• **Directions**
Given the listing below, output exactly the line containing "order: Diprotodontia" and every line after it through the end.

● ● ● ● ● ● ●

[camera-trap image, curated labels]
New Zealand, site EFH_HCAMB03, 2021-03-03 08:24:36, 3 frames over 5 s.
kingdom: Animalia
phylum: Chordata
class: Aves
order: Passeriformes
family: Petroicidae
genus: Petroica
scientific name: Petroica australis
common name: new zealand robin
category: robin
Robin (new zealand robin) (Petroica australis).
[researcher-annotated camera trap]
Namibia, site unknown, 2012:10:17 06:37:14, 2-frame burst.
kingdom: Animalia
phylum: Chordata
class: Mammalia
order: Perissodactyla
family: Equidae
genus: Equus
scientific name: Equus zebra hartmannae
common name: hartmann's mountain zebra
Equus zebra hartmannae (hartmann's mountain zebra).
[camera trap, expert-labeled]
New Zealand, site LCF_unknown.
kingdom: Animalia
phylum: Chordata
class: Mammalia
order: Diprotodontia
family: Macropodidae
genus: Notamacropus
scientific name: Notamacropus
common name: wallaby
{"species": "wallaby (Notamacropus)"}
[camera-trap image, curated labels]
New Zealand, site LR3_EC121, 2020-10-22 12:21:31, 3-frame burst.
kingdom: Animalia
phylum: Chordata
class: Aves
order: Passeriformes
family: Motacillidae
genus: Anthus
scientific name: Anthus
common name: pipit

● ● ● ● ● ● ●

• **Output**
order: Diprotodontia
family: Macropodidae
genus: Notamacropus
scientific name: Notamacropus
common name: wallaby
{"species": "wallaby (Notamacropus)"}
[camera-trap image, curated labels]
New Zealand, site LR3_EC121, 2020-10-22 12:21:31, 3-frame burst.
kingdom: Animalia
phylum: Chordata
class: Aves
order: Passeriformes
family: Motacillidae
genus: Anthus
scientific name: Anthus
common name: pipit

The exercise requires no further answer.